Saskatoon
"Saskatoon calls itself the City of Bridges, and after a day walking the riverbank, you stop thinking it's a marketing line."
A prairie city built along the curve of the South Saskatchewan River, where seven bridges and a riverside trail hold the place together far more than downtown does.
Nobody warns you how much of Saskatoon’s identity is river, not city. I arrived expecting flat grid streets and grain elevators, which are there, but what actually organizes the place is the South Saskatchewan River, curling through downtown in a wide brown ribbon with the Meewasin Valley trail running along both banks like green stitching holding the whole city together. I rented a bike near the university and just followed the river for two hours, crossing back and forth over whichever of the seven bridges was nearest, which is apparently the local pastime — Saskatoon genuinely markets itself as the City of Bridges, and by the third crossing I understood why.

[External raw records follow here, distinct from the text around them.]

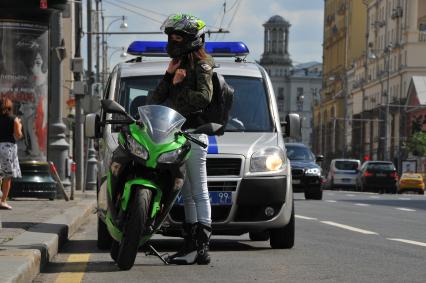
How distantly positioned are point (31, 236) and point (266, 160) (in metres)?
2.25

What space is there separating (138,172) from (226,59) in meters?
5.08

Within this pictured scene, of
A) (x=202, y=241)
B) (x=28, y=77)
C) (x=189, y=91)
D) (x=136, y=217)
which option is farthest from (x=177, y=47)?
(x=28, y=77)

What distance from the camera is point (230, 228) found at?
12.4 m

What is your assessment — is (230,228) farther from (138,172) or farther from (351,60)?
(351,60)

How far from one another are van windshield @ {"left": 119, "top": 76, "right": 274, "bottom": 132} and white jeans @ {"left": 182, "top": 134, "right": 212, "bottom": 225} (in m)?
2.63

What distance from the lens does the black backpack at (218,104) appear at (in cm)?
1091

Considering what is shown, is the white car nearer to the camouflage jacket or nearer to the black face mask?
the camouflage jacket

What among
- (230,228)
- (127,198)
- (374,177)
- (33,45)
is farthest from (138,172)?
(374,177)

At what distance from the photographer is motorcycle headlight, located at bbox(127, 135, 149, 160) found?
9.67 metres

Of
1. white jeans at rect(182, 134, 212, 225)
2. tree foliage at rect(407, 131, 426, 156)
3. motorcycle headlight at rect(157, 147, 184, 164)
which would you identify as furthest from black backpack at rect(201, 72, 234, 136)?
tree foliage at rect(407, 131, 426, 156)

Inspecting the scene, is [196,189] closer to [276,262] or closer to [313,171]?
[276,262]

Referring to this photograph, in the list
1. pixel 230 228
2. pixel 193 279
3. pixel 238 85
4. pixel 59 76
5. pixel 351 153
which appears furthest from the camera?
pixel 351 153

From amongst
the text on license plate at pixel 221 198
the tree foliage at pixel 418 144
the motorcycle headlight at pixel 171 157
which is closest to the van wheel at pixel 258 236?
the text on license plate at pixel 221 198

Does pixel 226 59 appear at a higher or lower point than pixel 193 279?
higher
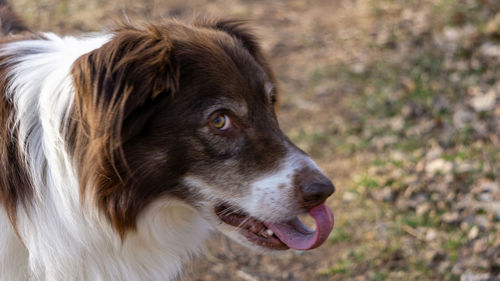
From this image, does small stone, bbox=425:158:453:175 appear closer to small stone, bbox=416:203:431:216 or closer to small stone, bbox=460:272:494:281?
small stone, bbox=416:203:431:216

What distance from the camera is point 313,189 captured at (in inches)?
113

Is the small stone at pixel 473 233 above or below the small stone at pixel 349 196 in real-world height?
above

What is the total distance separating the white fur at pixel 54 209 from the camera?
2.80 m

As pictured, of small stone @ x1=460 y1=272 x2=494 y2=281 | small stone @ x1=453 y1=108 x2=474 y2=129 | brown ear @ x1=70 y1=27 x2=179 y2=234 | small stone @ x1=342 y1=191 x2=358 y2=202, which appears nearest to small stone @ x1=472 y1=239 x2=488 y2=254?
small stone @ x1=460 y1=272 x2=494 y2=281

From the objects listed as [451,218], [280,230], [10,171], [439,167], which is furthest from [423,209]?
[10,171]

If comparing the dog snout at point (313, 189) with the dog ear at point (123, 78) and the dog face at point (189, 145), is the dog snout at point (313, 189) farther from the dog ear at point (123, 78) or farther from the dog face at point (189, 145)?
the dog ear at point (123, 78)

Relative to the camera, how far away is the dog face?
9.00 feet

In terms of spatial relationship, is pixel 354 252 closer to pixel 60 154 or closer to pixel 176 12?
pixel 60 154

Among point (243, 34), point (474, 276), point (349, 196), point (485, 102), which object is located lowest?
point (349, 196)

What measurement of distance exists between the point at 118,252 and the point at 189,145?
611 mm

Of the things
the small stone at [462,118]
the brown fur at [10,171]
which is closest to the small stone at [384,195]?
the small stone at [462,118]

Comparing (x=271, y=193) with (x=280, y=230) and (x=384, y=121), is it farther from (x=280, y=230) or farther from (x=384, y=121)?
(x=384, y=121)

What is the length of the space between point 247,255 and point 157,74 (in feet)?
7.19

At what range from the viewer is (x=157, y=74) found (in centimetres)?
281
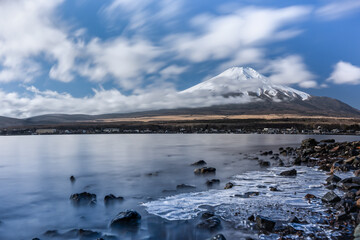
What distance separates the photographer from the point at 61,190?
15531mm

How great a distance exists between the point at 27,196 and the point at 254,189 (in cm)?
1218

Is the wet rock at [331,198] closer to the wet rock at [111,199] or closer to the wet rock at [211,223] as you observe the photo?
the wet rock at [211,223]

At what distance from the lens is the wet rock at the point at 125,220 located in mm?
9219

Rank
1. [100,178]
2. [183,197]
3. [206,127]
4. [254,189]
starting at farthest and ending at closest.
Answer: [206,127] < [100,178] < [254,189] < [183,197]

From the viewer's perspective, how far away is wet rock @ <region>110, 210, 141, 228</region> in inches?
363

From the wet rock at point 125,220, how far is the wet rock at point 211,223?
2257 millimetres

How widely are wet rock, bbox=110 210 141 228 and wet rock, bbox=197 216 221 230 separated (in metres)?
2.26

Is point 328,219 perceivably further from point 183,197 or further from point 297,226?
point 183,197

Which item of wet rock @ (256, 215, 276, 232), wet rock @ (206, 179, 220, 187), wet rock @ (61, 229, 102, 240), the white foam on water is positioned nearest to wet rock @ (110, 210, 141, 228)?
wet rock @ (61, 229, 102, 240)

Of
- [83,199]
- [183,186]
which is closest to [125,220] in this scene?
[83,199]

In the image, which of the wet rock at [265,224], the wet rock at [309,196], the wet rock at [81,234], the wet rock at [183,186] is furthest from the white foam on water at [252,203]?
the wet rock at [81,234]

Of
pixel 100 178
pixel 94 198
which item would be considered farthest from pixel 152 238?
pixel 100 178

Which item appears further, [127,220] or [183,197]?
[183,197]

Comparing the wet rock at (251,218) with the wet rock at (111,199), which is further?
the wet rock at (111,199)
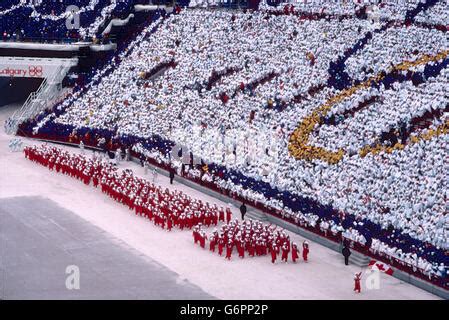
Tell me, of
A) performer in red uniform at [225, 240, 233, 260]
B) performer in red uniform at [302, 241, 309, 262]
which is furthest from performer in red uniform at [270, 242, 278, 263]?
performer in red uniform at [225, 240, 233, 260]

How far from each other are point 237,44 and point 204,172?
12.5m

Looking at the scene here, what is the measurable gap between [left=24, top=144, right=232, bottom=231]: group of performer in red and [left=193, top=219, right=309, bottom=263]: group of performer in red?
262cm

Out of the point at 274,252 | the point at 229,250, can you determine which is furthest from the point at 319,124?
the point at 229,250

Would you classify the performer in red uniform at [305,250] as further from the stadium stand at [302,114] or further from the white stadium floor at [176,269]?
the stadium stand at [302,114]

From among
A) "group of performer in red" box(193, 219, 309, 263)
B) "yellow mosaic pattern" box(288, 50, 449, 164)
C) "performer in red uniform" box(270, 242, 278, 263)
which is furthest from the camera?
"yellow mosaic pattern" box(288, 50, 449, 164)

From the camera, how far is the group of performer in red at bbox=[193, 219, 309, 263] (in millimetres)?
28547

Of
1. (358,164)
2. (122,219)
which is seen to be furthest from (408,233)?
(122,219)

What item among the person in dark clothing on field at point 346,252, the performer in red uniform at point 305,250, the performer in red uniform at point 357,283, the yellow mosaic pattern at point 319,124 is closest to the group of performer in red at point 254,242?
the performer in red uniform at point 305,250

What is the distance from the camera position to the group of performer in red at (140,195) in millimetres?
32125

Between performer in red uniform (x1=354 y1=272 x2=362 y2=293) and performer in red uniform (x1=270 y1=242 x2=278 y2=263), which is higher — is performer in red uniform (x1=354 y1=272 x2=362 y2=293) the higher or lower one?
the lower one

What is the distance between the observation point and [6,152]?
149 ft

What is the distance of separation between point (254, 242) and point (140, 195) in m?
7.14

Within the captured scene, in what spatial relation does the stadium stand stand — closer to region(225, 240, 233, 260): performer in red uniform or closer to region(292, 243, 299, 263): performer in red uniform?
region(292, 243, 299, 263): performer in red uniform
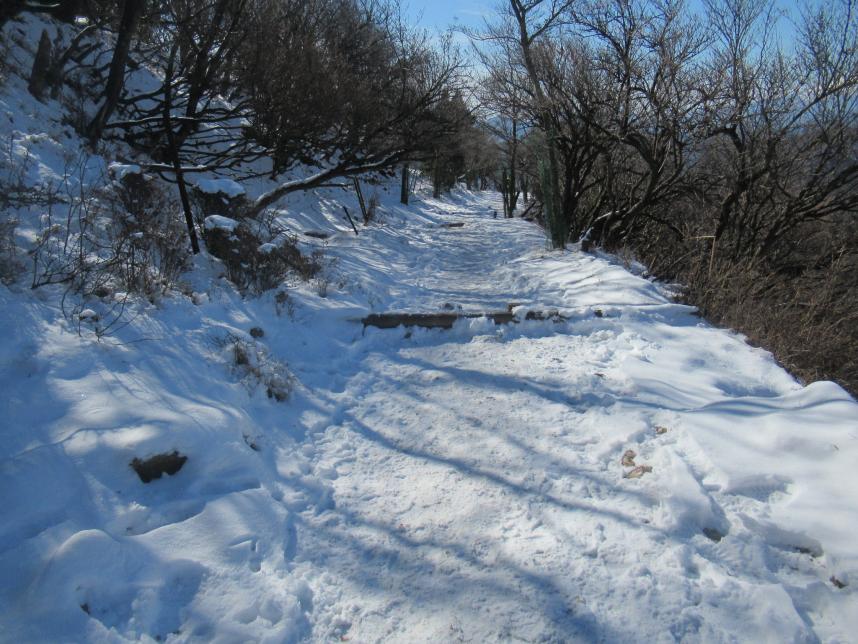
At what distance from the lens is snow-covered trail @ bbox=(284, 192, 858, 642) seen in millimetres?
2023

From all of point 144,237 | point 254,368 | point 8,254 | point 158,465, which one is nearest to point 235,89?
point 144,237

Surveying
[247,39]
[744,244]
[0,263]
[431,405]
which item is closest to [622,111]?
[744,244]

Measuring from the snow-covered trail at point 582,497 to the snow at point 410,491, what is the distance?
1 centimetres

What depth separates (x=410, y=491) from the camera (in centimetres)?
287

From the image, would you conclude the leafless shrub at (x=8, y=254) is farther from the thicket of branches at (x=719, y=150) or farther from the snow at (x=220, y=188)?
the thicket of branches at (x=719, y=150)

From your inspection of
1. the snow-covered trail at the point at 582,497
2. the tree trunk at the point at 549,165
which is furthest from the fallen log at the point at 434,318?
the tree trunk at the point at 549,165

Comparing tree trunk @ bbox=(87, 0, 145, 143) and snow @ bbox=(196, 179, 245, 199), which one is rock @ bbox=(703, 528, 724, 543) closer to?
snow @ bbox=(196, 179, 245, 199)

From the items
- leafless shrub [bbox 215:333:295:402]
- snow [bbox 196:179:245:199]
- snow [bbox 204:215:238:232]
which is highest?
snow [bbox 196:179:245:199]

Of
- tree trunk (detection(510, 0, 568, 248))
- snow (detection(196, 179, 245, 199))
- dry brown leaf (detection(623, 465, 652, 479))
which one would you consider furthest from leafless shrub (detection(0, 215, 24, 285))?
tree trunk (detection(510, 0, 568, 248))

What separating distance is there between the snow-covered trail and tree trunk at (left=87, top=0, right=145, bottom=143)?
16.0 feet

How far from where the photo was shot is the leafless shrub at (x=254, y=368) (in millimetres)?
3775

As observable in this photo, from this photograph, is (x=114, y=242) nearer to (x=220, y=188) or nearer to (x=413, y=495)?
(x=220, y=188)

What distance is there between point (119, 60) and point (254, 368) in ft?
17.2

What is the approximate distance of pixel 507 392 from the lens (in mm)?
4008
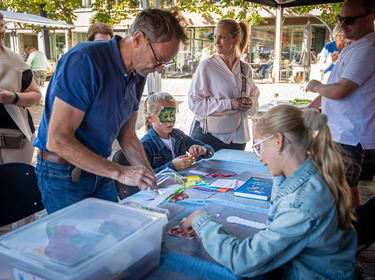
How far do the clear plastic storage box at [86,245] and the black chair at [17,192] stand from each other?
2.82ft

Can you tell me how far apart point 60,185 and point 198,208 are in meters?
0.70

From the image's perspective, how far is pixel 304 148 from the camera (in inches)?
52.7

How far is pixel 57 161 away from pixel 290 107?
3.65 ft

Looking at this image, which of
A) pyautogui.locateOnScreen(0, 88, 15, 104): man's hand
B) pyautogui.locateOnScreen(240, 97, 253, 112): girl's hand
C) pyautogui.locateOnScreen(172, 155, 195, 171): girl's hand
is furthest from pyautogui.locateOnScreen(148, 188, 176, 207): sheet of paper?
pyautogui.locateOnScreen(240, 97, 253, 112): girl's hand

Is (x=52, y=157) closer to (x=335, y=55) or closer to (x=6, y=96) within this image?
(x=6, y=96)

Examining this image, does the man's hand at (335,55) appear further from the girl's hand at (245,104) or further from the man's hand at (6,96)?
the man's hand at (6,96)

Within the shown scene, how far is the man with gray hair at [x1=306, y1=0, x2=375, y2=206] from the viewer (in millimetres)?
2553

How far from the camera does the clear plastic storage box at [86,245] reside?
3.04ft

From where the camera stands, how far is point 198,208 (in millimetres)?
1772

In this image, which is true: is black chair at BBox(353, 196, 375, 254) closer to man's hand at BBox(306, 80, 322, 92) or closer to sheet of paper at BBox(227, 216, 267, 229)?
sheet of paper at BBox(227, 216, 267, 229)

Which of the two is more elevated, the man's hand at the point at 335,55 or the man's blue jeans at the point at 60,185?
the man's hand at the point at 335,55

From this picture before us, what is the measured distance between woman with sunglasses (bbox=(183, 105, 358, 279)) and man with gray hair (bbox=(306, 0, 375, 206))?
137 cm

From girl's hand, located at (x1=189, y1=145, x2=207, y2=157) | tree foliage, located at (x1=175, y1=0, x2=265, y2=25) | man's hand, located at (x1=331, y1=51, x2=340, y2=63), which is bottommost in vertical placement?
girl's hand, located at (x1=189, y1=145, x2=207, y2=157)

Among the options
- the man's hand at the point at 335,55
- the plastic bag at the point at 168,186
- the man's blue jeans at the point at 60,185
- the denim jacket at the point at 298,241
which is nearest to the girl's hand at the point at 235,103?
the plastic bag at the point at 168,186
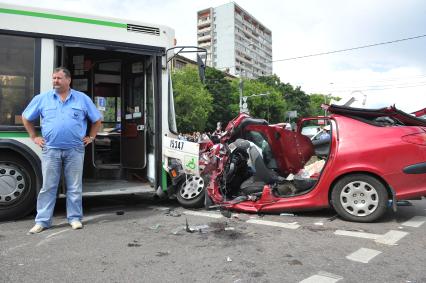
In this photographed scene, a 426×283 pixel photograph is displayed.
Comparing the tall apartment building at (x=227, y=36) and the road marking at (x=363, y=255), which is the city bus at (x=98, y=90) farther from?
the tall apartment building at (x=227, y=36)

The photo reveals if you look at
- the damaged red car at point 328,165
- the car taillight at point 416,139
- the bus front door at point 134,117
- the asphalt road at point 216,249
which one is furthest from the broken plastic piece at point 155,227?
the car taillight at point 416,139

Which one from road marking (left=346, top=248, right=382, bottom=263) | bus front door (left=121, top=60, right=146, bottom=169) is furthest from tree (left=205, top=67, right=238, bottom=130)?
road marking (left=346, top=248, right=382, bottom=263)

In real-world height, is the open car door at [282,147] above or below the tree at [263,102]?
below

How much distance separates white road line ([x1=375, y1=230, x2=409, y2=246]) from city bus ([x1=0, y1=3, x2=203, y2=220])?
9.78ft

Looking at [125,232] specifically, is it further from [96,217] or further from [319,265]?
[319,265]

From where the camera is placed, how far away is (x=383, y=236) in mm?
4891

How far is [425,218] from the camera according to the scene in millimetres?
5879

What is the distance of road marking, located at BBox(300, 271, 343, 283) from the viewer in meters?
3.46

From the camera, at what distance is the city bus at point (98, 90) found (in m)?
5.64

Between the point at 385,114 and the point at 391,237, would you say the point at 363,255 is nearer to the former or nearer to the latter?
the point at 391,237

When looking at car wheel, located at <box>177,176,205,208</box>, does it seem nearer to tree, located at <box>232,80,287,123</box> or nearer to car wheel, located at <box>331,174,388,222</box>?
car wheel, located at <box>331,174,388,222</box>

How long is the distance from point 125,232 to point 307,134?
329 centimetres

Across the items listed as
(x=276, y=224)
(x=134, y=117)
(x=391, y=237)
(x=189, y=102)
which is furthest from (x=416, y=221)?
(x=189, y=102)

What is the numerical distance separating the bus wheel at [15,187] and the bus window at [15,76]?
53cm
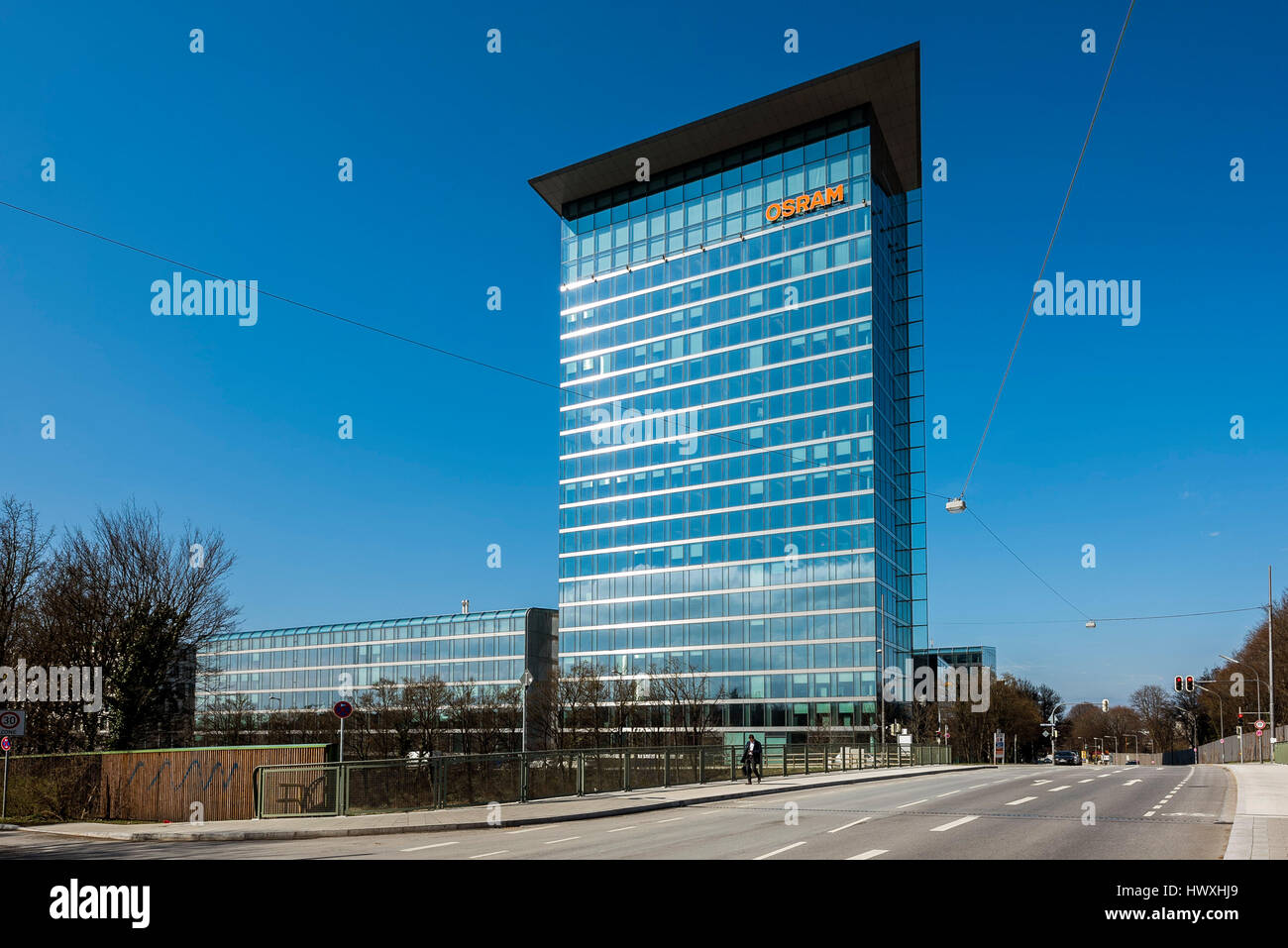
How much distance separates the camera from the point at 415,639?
121375mm

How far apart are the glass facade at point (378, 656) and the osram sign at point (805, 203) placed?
50620 millimetres

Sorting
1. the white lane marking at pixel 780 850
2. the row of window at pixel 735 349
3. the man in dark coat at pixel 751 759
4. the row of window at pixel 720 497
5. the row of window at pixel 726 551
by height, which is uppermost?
the row of window at pixel 735 349

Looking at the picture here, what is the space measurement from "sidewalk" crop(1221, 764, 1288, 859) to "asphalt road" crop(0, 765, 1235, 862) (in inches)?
13.6

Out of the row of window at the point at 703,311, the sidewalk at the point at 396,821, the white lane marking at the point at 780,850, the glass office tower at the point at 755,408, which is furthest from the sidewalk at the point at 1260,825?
the row of window at the point at 703,311

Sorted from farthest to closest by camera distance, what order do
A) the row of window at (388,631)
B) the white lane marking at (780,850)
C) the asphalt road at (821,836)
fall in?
the row of window at (388,631)
the asphalt road at (821,836)
the white lane marking at (780,850)

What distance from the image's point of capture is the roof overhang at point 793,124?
274ft

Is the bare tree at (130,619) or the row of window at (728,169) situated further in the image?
the row of window at (728,169)

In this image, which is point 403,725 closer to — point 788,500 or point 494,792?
point 788,500

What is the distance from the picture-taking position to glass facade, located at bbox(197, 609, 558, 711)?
113 m

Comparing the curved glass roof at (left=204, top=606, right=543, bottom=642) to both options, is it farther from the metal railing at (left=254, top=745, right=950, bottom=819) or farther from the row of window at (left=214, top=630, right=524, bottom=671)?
the metal railing at (left=254, top=745, right=950, bottom=819)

The light out on the prairie does something I wasn’t prepared for either. Without hills or trees to interrupt it, sunset stretches across the whole sky in a way that made me stop mid-ride on the Broadway Bridge just to watch the river turn copper. A local jogger paused next to me, unbothered, and said “yeah, it does that” like I’d complimented her sourdough starter.

Wanuskewin and a deeper timeline
The real education came a short drive north of downtown at Wanuskewin Heritage Park, a site documenting more than 6,000 years of continuous use by Northern Plains Indigenous peoples — bison jump sites, medicine wheels, tipi rings still visible in the grass. A Cree guide walked me through the interpretive centre and then out onto the land itself, explaining how the coulees below were used to funnel bison during communal hunts long before Saskatoon existed as a name on any map. It recalibrated how I thought about the “empty” prairie I’d been driving through for days — it was never empty, just illegible to me.
Back in the city, the food scene surprised me too: a downtown fringe of independent coffee roasters and a farmers’ market that leans hard into Saskatchewan grain and prairie berries, including an actual saskatoon berry pie, dense and faintly almond-flavoured, that I’d never encountered outside this province.

A city that doesn’t oversell itself
Saskatoon has none of Banff’s polish or Vancouver’s scenery-as-currency. What it has instead is an unforced, working-city honesty — university students, oil and potash money passing through, and a river that everyone, regardless of background, ends up walking beside eventually. It’s not a place that demands you love it. It just quietly earns it over a couple of days.
When to go: June through September for the riverbank trails and long prairie evenings; the Saskatoon Fringe Festival in early August fills downtown with an energy the rest of the year doesn’t quite match.